Recast the material as a numbered list, beginning with the line that contains "What distance from the camera" and continuing through the final line of the material, omitting blank lines. Include no lines from outside that span.

— START OF Records for the task —

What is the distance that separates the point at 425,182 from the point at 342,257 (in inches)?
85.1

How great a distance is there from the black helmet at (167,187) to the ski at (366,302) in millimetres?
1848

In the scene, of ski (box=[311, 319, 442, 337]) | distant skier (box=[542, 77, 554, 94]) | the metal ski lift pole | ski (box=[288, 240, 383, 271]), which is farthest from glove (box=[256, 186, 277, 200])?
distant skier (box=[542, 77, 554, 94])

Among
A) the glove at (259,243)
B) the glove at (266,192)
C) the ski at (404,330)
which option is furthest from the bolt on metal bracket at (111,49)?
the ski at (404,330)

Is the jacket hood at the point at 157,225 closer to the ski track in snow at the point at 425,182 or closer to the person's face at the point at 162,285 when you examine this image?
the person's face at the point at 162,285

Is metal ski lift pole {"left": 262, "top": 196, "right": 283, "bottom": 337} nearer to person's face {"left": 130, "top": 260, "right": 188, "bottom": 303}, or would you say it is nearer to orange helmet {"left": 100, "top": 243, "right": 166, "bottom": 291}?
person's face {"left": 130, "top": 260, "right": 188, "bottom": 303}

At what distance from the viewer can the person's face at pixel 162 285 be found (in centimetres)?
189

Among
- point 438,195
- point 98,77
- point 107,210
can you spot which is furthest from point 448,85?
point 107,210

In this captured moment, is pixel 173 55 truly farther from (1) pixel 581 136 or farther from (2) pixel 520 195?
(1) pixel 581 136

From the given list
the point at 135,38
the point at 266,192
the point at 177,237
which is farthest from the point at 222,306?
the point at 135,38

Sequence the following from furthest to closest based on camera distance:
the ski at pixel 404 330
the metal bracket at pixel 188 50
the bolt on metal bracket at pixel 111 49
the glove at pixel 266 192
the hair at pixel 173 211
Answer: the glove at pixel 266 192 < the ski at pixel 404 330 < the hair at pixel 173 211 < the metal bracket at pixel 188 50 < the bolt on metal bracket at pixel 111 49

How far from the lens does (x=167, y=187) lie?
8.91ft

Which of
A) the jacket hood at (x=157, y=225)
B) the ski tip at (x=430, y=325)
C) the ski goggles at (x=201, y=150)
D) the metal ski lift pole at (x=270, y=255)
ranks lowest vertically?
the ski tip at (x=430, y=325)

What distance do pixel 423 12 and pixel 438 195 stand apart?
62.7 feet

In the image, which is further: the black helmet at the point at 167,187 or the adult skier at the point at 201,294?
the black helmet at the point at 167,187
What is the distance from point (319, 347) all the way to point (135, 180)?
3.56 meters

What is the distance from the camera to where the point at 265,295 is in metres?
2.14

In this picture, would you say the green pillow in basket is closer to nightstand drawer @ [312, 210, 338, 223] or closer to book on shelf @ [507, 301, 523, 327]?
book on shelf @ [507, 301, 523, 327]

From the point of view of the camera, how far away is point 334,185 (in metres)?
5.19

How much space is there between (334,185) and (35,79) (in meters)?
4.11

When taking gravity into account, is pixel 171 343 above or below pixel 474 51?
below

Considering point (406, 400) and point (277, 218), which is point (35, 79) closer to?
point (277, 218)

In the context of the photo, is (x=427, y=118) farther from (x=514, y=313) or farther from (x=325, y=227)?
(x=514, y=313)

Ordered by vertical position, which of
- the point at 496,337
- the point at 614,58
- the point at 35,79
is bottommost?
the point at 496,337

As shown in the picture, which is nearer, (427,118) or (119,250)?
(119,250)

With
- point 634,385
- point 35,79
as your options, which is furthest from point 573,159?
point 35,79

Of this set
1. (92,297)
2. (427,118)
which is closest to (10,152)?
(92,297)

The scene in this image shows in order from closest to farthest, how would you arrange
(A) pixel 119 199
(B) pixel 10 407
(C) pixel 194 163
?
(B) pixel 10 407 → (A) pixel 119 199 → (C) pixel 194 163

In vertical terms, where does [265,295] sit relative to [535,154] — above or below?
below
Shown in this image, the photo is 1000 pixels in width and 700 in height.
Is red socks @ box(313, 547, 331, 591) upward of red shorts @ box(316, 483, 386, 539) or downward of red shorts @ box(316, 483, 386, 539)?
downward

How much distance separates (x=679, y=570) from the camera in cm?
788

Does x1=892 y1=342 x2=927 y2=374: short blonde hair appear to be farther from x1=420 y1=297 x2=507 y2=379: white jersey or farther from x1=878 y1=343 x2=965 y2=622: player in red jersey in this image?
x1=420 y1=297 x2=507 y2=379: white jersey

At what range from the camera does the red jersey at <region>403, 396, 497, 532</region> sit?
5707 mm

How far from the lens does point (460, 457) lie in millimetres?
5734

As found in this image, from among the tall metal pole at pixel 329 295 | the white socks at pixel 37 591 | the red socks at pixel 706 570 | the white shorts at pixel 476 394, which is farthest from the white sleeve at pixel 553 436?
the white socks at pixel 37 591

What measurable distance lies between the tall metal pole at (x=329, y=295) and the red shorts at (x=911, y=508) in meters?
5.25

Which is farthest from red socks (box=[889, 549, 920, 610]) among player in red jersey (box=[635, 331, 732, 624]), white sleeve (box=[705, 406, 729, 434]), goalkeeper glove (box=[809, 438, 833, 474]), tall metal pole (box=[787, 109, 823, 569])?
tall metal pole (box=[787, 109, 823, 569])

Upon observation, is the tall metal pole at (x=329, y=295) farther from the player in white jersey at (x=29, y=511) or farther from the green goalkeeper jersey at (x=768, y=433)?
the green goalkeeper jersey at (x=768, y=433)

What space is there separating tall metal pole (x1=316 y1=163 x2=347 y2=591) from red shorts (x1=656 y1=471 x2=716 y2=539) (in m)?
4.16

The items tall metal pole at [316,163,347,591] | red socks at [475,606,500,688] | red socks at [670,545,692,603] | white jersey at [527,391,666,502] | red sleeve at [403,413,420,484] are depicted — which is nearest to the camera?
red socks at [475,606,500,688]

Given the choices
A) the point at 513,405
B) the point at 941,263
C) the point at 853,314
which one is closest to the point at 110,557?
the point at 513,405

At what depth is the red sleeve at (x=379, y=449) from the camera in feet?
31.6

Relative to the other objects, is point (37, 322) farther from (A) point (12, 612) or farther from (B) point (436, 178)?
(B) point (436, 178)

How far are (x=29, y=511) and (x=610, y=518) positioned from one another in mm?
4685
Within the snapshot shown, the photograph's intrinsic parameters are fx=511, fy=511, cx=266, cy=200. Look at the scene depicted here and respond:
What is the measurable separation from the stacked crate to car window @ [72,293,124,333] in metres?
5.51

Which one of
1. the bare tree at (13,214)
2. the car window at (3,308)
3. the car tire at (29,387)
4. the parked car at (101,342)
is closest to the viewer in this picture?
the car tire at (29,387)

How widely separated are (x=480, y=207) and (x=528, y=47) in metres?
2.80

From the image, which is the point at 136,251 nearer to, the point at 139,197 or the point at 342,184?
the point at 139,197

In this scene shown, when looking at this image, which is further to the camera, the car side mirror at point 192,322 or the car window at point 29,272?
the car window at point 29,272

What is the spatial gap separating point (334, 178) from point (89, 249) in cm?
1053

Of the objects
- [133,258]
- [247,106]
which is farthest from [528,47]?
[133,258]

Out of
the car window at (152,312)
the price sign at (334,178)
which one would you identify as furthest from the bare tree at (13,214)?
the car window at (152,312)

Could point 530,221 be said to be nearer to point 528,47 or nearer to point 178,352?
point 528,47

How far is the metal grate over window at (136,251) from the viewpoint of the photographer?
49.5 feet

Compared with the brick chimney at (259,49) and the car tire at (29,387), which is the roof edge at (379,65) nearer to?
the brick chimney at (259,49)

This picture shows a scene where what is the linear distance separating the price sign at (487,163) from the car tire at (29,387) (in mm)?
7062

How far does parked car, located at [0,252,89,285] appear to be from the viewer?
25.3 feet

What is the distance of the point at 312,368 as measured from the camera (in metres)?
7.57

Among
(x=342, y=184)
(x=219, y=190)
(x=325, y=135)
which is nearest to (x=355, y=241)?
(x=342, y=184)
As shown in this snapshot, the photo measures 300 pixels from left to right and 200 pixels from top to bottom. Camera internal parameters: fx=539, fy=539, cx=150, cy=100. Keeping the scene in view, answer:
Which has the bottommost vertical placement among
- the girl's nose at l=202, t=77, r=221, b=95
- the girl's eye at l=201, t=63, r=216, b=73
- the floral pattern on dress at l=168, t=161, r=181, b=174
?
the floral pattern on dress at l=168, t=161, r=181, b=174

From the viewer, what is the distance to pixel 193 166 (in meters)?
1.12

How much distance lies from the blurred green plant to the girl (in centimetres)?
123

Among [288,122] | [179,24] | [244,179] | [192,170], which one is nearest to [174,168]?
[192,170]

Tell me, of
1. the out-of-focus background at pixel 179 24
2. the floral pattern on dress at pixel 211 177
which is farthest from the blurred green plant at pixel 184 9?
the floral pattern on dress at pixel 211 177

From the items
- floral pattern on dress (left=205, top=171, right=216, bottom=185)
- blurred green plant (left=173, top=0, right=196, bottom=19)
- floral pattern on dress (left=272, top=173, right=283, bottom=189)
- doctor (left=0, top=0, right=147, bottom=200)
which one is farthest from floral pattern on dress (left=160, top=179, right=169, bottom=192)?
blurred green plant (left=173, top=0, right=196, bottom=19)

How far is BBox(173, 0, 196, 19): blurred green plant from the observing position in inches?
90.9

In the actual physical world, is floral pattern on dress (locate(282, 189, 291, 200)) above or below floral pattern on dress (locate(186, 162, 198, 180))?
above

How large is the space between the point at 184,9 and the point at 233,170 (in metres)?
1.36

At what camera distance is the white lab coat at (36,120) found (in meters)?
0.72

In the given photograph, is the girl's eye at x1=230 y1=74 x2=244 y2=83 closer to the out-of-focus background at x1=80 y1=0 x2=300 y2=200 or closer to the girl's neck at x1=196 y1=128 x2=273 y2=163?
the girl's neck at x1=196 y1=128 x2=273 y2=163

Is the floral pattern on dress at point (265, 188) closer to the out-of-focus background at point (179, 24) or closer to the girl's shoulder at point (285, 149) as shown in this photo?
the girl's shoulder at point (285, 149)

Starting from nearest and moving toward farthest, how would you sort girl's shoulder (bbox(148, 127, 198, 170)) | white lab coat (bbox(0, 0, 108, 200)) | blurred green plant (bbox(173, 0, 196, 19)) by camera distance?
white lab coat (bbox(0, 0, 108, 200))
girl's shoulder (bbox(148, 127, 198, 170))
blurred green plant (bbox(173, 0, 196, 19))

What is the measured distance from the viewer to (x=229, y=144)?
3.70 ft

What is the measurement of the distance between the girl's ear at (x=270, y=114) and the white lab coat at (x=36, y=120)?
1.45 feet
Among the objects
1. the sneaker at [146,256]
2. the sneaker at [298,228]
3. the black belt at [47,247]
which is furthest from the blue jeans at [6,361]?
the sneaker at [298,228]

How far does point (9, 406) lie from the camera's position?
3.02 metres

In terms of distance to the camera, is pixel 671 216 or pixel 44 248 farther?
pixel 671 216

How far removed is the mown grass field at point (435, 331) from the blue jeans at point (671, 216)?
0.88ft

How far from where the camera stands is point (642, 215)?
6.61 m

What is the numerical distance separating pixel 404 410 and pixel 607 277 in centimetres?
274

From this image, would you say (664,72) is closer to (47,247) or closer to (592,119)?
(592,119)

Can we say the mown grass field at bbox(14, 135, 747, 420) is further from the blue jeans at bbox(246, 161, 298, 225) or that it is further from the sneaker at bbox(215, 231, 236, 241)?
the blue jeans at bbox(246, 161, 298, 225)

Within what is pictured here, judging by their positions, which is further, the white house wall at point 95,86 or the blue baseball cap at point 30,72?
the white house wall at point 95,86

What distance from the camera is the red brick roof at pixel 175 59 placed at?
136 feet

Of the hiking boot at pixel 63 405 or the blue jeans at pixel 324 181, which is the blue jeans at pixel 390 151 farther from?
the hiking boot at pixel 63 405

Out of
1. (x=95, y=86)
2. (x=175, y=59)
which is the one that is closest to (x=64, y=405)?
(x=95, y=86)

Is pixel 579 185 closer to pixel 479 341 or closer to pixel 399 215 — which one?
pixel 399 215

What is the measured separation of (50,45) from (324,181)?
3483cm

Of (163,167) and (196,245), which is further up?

— END OF Records for the task —

* [Response below]
1. What distance from the camera is the red brick roof at pixel 175 59 placed at?
2. 136 feet
3. Of the hiking boot at pixel 63 405 or the blue jeans at pixel 324 181, which is the blue jeans at pixel 390 151 farther from?
4. the hiking boot at pixel 63 405
5. Out of
6. 1. (x=95, y=86)
7. 2. (x=175, y=59)
8. which is the one that is closest to (x=64, y=405)?
9. (x=95, y=86)
10. Is pixel 579 185 closer to pixel 479 341 or closer to pixel 399 215 — which one?
11. pixel 399 215
12. What is the measured separation of (50,45) from (324,181)?
13. 3483cm
14. Of (163,167) and (196,245), which is further up?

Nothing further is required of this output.